A report issued in 1927 by an expedition of entomologists from the Hebrew University of Jerusalem declares that Manna is not an exudation from the Tamarisk tree, as is popularly supposed, but an excretion from the bodies of the coccid insects themselves. Clear, syrup-like drops (the report states) come from the abdomen of the insects and fall to the ground, where they form grains of sugar, ranging from the size of a pinhead to that of a pea. The amount varies with the abundance or scarcity of the winter rains and the Bedouins assert that during a good season a man can collect nearly 3 1/2 lb. in a day. The expedition, which was led by Dr. Fritz Bodenheimer of the Zionist experimental agricultural station, observed Manna deposits throughout the long stretch of country which was covered by its journey.
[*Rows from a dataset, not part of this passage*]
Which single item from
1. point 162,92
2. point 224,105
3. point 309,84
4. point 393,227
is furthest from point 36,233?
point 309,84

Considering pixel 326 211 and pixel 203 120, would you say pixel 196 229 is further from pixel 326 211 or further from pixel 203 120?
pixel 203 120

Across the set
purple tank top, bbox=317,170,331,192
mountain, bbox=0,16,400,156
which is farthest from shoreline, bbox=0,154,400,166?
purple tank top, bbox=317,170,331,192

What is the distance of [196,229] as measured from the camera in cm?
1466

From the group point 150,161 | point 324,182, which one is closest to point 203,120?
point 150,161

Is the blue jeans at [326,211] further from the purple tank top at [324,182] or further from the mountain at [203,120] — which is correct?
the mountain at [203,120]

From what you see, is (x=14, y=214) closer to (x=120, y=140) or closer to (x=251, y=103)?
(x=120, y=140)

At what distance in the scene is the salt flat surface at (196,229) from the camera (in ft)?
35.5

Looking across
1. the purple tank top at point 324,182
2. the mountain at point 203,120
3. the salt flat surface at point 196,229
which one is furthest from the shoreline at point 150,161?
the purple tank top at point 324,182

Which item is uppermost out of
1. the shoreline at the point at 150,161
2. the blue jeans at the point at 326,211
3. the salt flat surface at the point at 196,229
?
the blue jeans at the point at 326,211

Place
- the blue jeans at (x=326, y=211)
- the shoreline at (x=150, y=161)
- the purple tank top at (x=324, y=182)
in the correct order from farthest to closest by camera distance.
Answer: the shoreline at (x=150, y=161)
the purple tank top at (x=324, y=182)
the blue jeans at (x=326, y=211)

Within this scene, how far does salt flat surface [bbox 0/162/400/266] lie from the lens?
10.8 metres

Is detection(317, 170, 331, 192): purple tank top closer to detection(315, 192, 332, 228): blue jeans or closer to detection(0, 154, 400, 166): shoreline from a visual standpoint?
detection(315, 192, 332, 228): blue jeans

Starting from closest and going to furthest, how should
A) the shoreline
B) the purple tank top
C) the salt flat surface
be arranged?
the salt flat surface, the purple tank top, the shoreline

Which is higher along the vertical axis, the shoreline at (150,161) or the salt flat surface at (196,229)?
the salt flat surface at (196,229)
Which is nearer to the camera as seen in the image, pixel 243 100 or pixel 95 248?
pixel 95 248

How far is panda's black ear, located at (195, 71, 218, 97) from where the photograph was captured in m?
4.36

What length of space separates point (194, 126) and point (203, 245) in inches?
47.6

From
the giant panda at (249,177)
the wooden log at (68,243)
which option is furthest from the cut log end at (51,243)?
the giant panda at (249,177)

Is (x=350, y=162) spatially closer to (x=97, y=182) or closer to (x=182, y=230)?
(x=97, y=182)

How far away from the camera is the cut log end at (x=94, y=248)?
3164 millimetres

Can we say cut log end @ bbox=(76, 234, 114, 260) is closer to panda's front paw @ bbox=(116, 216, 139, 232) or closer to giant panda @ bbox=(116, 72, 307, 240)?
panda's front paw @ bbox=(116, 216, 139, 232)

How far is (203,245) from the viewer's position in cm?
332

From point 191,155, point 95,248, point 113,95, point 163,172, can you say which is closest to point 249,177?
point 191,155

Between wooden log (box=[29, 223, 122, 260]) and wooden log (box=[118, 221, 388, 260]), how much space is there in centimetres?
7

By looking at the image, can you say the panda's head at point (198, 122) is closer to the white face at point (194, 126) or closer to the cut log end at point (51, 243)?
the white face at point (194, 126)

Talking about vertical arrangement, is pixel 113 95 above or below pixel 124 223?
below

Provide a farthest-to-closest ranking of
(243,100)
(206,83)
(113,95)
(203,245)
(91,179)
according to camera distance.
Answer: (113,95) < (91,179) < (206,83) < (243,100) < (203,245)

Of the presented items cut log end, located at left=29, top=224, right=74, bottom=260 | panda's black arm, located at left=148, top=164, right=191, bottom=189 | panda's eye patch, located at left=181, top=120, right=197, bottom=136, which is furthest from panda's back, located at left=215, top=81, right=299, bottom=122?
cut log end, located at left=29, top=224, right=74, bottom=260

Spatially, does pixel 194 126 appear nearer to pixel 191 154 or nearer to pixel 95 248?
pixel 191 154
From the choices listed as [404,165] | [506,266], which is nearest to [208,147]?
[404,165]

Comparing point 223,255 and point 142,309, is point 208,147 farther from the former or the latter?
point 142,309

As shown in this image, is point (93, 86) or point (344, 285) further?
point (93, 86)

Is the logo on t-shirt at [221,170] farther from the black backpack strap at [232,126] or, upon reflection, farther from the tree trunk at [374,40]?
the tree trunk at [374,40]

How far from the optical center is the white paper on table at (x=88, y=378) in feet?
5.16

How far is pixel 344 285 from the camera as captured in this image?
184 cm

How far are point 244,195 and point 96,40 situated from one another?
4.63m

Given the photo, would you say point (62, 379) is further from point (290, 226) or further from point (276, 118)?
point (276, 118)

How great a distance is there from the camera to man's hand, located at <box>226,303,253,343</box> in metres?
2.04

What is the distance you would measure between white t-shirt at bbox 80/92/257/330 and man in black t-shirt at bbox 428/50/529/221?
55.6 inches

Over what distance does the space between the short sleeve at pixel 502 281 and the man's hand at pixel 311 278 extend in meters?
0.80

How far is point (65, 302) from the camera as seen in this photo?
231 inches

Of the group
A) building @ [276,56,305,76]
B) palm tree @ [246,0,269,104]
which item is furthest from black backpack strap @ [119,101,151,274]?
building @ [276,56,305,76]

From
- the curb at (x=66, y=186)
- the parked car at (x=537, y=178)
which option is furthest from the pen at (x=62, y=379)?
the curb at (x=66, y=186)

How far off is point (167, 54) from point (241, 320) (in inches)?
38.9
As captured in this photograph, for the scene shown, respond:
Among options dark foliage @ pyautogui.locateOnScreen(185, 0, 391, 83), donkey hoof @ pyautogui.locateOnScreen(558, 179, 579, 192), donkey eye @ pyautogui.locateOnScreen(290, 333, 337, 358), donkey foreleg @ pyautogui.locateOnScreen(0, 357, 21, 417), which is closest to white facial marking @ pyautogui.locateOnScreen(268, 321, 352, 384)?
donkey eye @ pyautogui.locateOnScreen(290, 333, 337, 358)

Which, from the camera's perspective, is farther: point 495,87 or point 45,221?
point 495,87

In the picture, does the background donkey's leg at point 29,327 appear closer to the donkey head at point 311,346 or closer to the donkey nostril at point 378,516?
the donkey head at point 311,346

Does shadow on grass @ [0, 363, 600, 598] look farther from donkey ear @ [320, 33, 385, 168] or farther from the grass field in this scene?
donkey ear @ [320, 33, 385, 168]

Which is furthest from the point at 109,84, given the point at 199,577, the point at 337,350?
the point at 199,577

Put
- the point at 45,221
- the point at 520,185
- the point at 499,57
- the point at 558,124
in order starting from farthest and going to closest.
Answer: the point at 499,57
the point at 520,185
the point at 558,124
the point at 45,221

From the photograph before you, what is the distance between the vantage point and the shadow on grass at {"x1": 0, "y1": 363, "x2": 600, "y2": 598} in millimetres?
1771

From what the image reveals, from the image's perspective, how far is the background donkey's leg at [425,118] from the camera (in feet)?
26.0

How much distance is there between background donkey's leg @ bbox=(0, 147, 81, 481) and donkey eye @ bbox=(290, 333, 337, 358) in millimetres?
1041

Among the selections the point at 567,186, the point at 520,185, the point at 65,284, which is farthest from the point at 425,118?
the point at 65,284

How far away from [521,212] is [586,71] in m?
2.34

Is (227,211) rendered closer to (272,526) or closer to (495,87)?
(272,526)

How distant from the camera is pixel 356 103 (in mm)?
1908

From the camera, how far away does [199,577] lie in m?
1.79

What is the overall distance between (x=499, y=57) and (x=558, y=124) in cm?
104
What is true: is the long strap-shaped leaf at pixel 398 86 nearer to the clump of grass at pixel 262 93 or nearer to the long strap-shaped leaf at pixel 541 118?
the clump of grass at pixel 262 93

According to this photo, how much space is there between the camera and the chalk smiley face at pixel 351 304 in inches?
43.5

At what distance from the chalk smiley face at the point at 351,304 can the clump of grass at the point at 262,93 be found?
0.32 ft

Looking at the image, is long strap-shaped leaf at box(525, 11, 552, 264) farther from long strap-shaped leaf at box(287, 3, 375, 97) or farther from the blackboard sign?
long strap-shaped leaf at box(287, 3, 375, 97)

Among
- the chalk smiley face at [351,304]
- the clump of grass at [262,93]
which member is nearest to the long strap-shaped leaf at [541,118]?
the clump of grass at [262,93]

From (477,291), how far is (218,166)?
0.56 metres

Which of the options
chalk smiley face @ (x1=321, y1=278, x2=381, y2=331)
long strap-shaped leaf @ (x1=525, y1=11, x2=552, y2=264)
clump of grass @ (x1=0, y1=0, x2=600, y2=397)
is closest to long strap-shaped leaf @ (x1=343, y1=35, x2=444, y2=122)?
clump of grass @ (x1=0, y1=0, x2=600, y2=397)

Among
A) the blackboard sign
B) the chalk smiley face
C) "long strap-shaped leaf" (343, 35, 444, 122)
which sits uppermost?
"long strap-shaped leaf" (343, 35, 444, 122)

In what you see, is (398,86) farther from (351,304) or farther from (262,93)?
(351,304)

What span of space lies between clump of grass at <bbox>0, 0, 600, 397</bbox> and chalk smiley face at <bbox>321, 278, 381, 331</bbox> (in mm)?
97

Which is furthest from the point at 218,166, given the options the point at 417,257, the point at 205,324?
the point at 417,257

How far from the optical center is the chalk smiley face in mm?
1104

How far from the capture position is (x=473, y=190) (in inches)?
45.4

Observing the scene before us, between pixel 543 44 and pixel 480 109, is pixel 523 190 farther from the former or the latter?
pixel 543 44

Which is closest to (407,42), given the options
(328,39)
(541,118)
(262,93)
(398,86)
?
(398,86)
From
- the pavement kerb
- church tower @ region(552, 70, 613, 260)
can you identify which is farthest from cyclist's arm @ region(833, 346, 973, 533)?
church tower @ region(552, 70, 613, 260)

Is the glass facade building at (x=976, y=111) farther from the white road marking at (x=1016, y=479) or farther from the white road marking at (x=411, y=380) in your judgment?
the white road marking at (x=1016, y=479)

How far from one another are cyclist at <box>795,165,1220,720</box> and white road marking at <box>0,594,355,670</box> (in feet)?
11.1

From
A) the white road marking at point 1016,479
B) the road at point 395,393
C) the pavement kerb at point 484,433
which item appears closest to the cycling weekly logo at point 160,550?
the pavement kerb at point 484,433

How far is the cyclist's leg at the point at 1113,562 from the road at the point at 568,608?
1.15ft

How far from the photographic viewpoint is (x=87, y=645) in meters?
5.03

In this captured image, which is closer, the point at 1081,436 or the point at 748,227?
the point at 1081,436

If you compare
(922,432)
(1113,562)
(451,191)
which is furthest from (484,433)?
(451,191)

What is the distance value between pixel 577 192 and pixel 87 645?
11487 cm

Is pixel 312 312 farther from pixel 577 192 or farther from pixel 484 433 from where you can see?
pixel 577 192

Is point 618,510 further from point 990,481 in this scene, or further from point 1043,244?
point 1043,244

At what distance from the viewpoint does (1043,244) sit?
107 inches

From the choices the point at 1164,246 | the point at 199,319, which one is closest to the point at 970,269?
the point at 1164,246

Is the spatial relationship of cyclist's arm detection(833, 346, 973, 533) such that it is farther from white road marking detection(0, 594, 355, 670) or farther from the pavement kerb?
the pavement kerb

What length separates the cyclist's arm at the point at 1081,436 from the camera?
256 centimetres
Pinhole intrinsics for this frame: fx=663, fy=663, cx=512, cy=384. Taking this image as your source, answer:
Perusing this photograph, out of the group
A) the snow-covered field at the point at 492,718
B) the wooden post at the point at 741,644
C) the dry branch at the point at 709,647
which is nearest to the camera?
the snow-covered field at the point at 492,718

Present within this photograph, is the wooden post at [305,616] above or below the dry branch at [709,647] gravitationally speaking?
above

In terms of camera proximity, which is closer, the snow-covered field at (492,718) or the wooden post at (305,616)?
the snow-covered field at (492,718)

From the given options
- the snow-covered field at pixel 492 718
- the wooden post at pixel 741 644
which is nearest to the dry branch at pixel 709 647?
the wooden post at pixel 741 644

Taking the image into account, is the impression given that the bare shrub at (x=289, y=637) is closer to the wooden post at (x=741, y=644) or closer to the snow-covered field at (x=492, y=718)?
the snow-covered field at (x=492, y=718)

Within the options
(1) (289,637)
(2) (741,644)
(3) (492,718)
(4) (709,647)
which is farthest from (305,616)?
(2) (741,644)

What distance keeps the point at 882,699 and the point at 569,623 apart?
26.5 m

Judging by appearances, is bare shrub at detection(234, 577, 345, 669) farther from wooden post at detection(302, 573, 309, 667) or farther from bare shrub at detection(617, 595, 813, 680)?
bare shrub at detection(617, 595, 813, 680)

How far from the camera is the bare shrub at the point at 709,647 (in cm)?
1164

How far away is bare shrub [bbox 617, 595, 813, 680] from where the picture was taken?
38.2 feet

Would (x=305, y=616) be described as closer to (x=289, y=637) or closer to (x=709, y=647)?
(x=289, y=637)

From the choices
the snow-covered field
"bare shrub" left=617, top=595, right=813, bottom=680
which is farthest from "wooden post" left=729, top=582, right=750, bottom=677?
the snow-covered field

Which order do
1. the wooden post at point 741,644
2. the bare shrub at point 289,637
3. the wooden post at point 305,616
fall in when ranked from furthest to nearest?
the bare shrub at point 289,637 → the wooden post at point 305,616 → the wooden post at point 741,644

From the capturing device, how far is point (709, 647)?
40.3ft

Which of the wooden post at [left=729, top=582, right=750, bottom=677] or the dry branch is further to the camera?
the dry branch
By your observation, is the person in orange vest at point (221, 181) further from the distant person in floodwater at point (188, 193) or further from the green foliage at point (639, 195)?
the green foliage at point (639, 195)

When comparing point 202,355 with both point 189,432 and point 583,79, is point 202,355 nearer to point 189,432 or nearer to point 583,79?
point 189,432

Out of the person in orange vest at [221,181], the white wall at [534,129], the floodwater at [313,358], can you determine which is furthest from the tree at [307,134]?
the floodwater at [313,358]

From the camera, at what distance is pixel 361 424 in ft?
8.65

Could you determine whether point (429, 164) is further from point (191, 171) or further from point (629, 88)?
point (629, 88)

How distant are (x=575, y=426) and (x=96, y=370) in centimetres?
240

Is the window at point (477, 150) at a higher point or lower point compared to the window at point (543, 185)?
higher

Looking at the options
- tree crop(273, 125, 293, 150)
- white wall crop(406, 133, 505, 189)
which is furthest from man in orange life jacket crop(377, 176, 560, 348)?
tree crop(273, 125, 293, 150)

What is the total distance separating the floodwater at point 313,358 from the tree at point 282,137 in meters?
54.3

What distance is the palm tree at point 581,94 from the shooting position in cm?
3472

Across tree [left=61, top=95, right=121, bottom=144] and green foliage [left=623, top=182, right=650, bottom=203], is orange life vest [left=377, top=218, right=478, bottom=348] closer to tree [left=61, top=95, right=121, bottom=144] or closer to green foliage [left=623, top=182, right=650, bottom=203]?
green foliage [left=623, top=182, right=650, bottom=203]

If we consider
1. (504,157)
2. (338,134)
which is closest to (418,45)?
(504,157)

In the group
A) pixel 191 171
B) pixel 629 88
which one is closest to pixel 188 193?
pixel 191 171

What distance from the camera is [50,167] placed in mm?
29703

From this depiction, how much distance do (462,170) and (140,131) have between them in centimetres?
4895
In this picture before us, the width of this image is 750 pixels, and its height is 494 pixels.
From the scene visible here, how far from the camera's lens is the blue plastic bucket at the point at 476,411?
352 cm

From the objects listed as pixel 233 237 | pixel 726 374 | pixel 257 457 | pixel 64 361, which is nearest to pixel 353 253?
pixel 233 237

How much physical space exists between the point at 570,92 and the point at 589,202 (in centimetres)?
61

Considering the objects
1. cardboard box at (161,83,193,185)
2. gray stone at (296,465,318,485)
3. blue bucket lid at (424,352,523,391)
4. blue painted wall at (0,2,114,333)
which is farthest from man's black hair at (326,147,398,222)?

The report goes on to state that 'modern science, it seems, was equally ignorant of the true nature of manna till now, and it has been revealed by descendants of those wanderers in the wilderness.'
The only substance which in all respects seems to agree with the Manna of the Israelites is that described a few years ago by Mr. A. J. Swann, in his book on Fighting the Slave Driver in Central Africa. The Manna which he saw on the plateaux between the lakes Tanganyika and Nyasa occupied by the Ananbwi tribe Mr. Swann describes as possessing all the characters of the Manna which is said to have fallen for the benefit of the Israelites. In appearance it resembled coriander seed, was white in colour like hoar-frost and sweet to taste, melted in the sun, and if kept overnight was full of worms in the morning. It required to be baked to keep it any length of time. A cake of this Manna was baked and sent to England, but no one seemed able to identify it, though there can be little doubt that it is a small fungus. The baking process would, of course, destroy its structure, and it is evident that to determine its nature, some of the Manna should be sent home in formaldehyde or corrosive sublimate, when it would be quite possible to make out its structure and classification and to describe it, if new. It does not appear to be regular in its occurrence, as travellers have reported its appearance only at long intervals.